Start MATERIAL FOR THIS EXERCISE

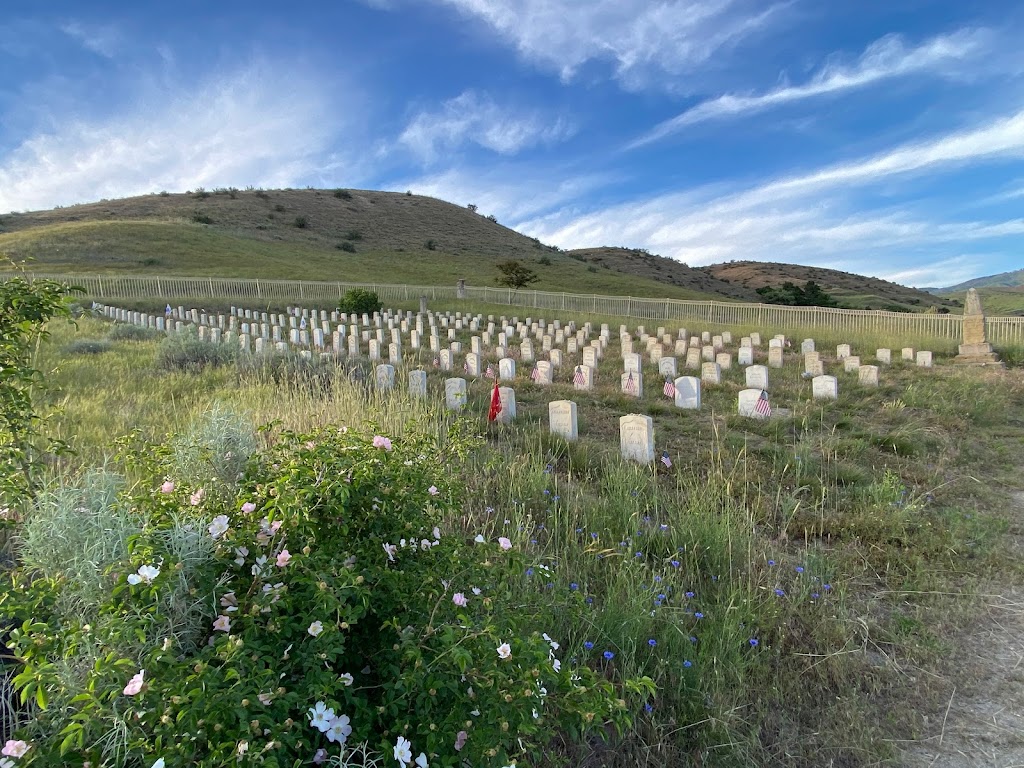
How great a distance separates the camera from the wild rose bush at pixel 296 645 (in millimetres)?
1262

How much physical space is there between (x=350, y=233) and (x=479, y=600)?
68.8m

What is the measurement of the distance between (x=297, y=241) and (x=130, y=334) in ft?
158

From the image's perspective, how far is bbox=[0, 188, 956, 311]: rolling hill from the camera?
41656mm

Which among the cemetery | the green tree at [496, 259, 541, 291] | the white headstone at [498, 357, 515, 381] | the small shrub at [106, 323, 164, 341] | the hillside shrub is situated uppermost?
the green tree at [496, 259, 541, 291]

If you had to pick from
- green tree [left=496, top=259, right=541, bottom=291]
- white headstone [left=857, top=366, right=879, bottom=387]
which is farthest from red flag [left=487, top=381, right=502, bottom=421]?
green tree [left=496, top=259, right=541, bottom=291]

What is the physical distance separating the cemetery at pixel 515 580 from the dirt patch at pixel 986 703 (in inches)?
3.7

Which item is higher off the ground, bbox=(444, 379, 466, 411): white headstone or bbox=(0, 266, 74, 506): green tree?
bbox=(0, 266, 74, 506): green tree

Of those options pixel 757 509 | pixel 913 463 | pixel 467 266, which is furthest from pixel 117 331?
pixel 467 266

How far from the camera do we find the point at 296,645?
1.56 meters

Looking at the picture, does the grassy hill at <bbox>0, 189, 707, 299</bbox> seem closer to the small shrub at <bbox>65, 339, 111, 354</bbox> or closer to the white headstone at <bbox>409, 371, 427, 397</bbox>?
the small shrub at <bbox>65, 339, 111, 354</bbox>

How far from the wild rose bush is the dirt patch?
172 cm

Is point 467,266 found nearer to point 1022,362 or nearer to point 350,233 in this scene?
point 350,233

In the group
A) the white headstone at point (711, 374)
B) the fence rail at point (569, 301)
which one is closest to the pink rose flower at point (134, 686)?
the white headstone at point (711, 374)

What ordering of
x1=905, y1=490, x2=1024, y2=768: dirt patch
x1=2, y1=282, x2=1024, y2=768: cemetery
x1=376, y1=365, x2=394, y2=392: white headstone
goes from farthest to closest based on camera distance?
x1=376, y1=365, x2=394, y2=392: white headstone < x1=905, y1=490, x2=1024, y2=768: dirt patch < x1=2, y1=282, x2=1024, y2=768: cemetery
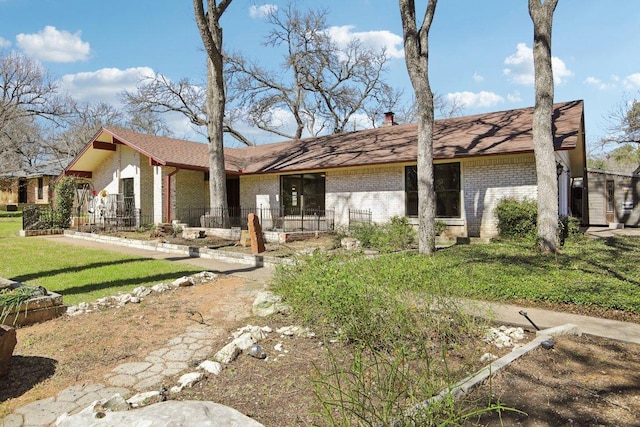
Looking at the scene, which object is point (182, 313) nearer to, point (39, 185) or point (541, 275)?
point (541, 275)

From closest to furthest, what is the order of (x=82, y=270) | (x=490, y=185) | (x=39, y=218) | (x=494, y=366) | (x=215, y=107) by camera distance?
(x=494, y=366)
(x=82, y=270)
(x=490, y=185)
(x=215, y=107)
(x=39, y=218)

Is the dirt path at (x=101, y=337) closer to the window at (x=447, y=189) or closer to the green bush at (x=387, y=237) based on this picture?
the green bush at (x=387, y=237)

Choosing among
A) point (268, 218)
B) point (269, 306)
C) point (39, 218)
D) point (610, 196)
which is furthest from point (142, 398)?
point (610, 196)

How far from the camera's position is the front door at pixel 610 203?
63.6ft

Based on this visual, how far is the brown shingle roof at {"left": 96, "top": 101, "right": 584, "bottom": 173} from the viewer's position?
1338 centimetres

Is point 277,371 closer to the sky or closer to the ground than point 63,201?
closer to the ground

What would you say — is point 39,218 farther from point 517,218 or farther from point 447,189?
point 517,218

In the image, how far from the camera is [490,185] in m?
13.3

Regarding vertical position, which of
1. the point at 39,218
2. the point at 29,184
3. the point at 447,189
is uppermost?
the point at 29,184

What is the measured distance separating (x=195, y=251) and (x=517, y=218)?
9668 mm

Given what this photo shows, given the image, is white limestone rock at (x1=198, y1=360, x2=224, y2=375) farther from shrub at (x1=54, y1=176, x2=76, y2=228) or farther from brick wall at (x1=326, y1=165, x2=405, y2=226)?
shrub at (x1=54, y1=176, x2=76, y2=228)

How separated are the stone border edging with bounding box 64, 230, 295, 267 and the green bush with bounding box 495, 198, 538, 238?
7.09m

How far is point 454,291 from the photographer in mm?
4648

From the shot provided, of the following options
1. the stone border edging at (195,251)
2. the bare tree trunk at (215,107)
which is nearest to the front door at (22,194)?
the stone border edging at (195,251)
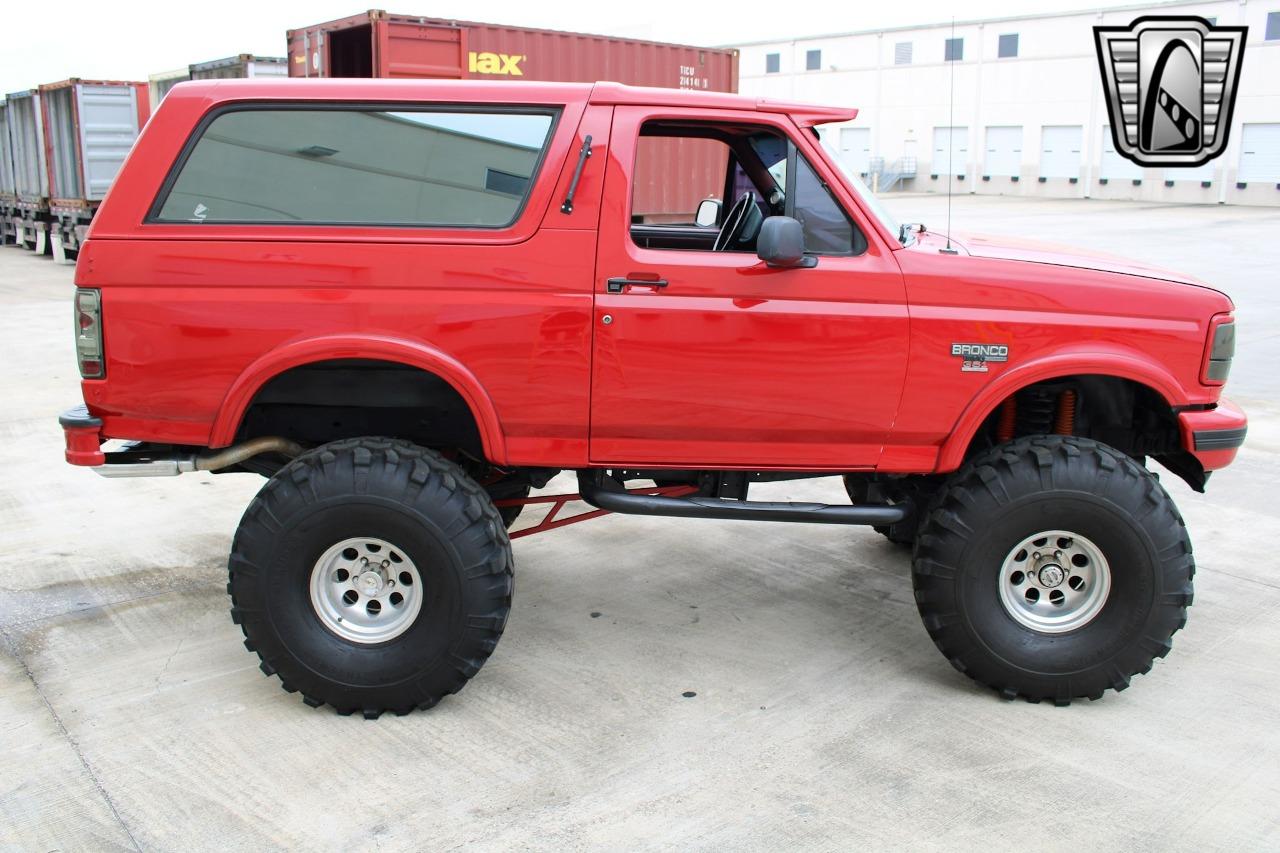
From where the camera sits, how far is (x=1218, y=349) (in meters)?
4.40

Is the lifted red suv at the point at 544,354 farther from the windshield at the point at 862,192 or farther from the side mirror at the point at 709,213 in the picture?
the side mirror at the point at 709,213

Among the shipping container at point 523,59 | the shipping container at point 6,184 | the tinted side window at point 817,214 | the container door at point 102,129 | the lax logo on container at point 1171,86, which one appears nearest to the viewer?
the tinted side window at point 817,214

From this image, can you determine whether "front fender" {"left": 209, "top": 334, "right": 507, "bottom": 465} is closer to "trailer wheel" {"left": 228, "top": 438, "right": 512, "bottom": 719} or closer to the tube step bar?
"trailer wheel" {"left": 228, "top": 438, "right": 512, "bottom": 719}

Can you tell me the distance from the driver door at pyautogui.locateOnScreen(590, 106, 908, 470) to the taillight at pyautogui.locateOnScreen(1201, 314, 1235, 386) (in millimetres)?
1178

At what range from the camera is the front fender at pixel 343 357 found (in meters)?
4.14

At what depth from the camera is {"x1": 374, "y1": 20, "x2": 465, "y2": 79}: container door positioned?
1389 centimetres

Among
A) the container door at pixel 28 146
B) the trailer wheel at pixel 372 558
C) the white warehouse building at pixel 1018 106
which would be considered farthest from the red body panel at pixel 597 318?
the white warehouse building at pixel 1018 106

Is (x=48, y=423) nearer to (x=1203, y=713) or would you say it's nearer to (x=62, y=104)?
(x=1203, y=713)

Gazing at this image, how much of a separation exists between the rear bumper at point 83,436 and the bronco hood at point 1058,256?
338cm

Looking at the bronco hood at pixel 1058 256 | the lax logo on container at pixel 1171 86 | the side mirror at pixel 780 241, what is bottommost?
the bronco hood at pixel 1058 256

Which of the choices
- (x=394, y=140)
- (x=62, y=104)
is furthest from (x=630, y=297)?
(x=62, y=104)

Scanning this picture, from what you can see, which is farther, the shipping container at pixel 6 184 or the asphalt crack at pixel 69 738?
the shipping container at pixel 6 184
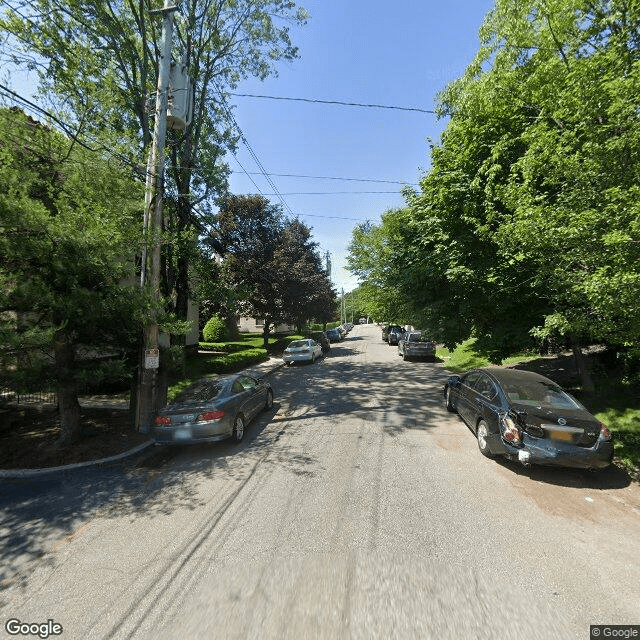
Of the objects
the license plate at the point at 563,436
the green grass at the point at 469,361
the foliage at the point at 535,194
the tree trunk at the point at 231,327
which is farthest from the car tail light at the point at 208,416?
the tree trunk at the point at 231,327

End MATERIAL FOR THIS EXERCISE

**EXERCISE OBJECTIVE**
Copy all the entries word for word. Omit any pictures.

**WRITTEN REPLY**
How great a distance separates the camera from the wild rose bush at pixel 296 645 (in millimetres)?
1262

How much physical space is there between (x=350, y=233) and (x=479, y=600)?
68.8m

What is the measurement of the distance between (x=297, y=241) and (x=130, y=334) in ft?
158

From the image's perspective, how far is bbox=[0, 188, 956, 311]: rolling hill from the camera?
41656mm

Which among the cemetery | the green tree at [496, 259, 541, 291] | the white headstone at [498, 357, 515, 381] | the small shrub at [106, 323, 164, 341] | the hillside shrub is situated uppermost?
the green tree at [496, 259, 541, 291]

If you had to pick from
- green tree [left=496, top=259, right=541, bottom=291]
- white headstone [left=857, top=366, right=879, bottom=387]
which is farthest from red flag [left=487, top=381, right=502, bottom=421]?
green tree [left=496, top=259, right=541, bottom=291]

What is the physical distance separating the cemetery at pixel 515 580 from the dirt patch at pixel 986 703 (in inches)?
3.7

Which item is higher off the ground, bbox=(444, 379, 466, 411): white headstone or bbox=(0, 266, 74, 506): green tree?
bbox=(0, 266, 74, 506): green tree

Of those options pixel 757 509 | pixel 913 463 | pixel 467 266, which is furthest from pixel 117 331?
pixel 467 266

How far from the camera do we find the point at 296,645?
1.56 meters

Looking at the picture, does the grassy hill at <bbox>0, 189, 707, 299</bbox> seem closer to the small shrub at <bbox>65, 339, 111, 354</bbox> or closer to the white headstone at <bbox>409, 371, 427, 397</bbox>?
the small shrub at <bbox>65, 339, 111, 354</bbox>

How far from the wild rose bush is the dirt patch?
172 cm

Is point 467,266 found nearer to point 1022,362 or nearer to point 350,233 in this scene?
point 350,233

In the group
A) the white headstone at point (711, 374)
B) the fence rail at point (569, 301)
which one is closest to the pink rose flower at point (134, 686)?
the white headstone at point (711, 374)

What ordering of
x1=905, y1=490, x2=1024, y2=768: dirt patch
x1=2, y1=282, x2=1024, y2=768: cemetery
x1=376, y1=365, x2=394, y2=392: white headstone
goes from farthest to closest based on camera distance?
x1=376, y1=365, x2=394, y2=392: white headstone < x1=905, y1=490, x2=1024, y2=768: dirt patch < x1=2, y1=282, x2=1024, y2=768: cemetery
Looking at the scene, which object is point (182, 313) nearer to, point (39, 185) or point (541, 275)?
point (541, 275)

From closest to furthest, what is the order of (x=82, y=270) | (x=490, y=185) | (x=39, y=218) | (x=494, y=366) | (x=215, y=107) by camera distance?
(x=494, y=366)
(x=82, y=270)
(x=490, y=185)
(x=215, y=107)
(x=39, y=218)

Is the dirt path at (x=101, y=337) closer to the window at (x=447, y=189) or closer to the green bush at (x=387, y=237) based on this picture?
the green bush at (x=387, y=237)

Choosing among
A) point (268, 218)
B) point (269, 306)
C) point (39, 218)
D) point (610, 196)
which is furthest from point (142, 398)?
point (610, 196)

How far from the camera's position is the front door at pixel 610 203?
63.6ft

Based on this visual, how far is the brown shingle roof at {"left": 96, "top": 101, "right": 584, "bottom": 173} from the viewer's position?
1338 centimetres

Is point 277,371 closer to the sky or closer to the ground than point 63,201?
closer to the ground

What would you say — is point 39,218 farther from point 517,218 or farther from point 447,189?
point 517,218

In the image, how far from the camera is [490,185] in m?
13.3

Regarding vertical position, which of
1. the point at 39,218
2. the point at 29,184
3. the point at 447,189
is uppermost?
the point at 29,184

What is the measured distance separating (x=195, y=251) and (x=517, y=218)?
9668 mm

Given what this photo shows, given the image, is white limestone rock at (x1=198, y1=360, x2=224, y2=375) farther from shrub at (x1=54, y1=176, x2=76, y2=228) or farther from brick wall at (x1=326, y1=165, x2=405, y2=226)?
shrub at (x1=54, y1=176, x2=76, y2=228)

How separated are the stone border edging with bounding box 64, 230, 295, 267 and the green bush with bounding box 495, 198, 538, 238?
7.09m

How far is point 454,291 from the photographer in mm?
4648

From the shot provided, of the following options
1. the stone border edging at (195,251)
2. the bare tree trunk at (215,107)
which is nearest to the front door at (22,194)?
the stone border edging at (195,251)
From where the camera sits, how far is (x=1218, y=349) (in meters)?
4.40

Is the lifted red suv at the point at 544,354 farther from the windshield at the point at 862,192 or farther from the side mirror at the point at 709,213 in the picture?
the side mirror at the point at 709,213

Among the shipping container at point 523,59 | the shipping container at point 6,184 | the tinted side window at point 817,214 | the container door at point 102,129 | the lax logo on container at point 1171,86, which one appears nearest to the viewer?
the tinted side window at point 817,214

From this image, can you determine whether "front fender" {"left": 209, "top": 334, "right": 507, "bottom": 465} is closer to "trailer wheel" {"left": 228, "top": 438, "right": 512, "bottom": 719} or closer to the tube step bar?
"trailer wheel" {"left": 228, "top": 438, "right": 512, "bottom": 719}

Can you tell me the distance from the driver door at pyautogui.locateOnScreen(590, 106, 908, 470) to the taillight at pyautogui.locateOnScreen(1201, 314, 1235, 386) (in millimetres)?
1178

At what range from the camera is the front fender at pixel 343 357 found (in meters)?
4.14

At what depth from the camera is {"x1": 374, "y1": 20, "x2": 465, "y2": 79}: container door positioned?
1389 centimetres

Among
A) the container door at pixel 28 146
B) the trailer wheel at pixel 372 558
C) the white warehouse building at pixel 1018 106
which would be considered farthest from the red body panel at pixel 597 318?
the white warehouse building at pixel 1018 106

Is (x=48, y=423) nearer to (x=1203, y=713) or would you say it's nearer to (x=62, y=104)?
(x=1203, y=713)

Gazing at this image, how much of a separation exists between the rear bumper at point 83,436 and the bronco hood at point 1058,256?
338cm

Looking at the bronco hood at pixel 1058 256 | the lax logo on container at pixel 1171 86 | the side mirror at pixel 780 241, what is bottommost?
the bronco hood at pixel 1058 256

Which of the choices
- (x=394, y=140)
- (x=62, y=104)
is furthest from (x=630, y=297)?
(x=62, y=104)

Scanning this picture, from what you can see, which is farther, the shipping container at pixel 6 184 or the asphalt crack at pixel 69 738?
the shipping container at pixel 6 184
Of the objects
the license plate at the point at 563,436
the green grass at the point at 469,361
the foliage at the point at 535,194
the tree trunk at the point at 231,327
which is farthest from the car tail light at the point at 208,416?
the tree trunk at the point at 231,327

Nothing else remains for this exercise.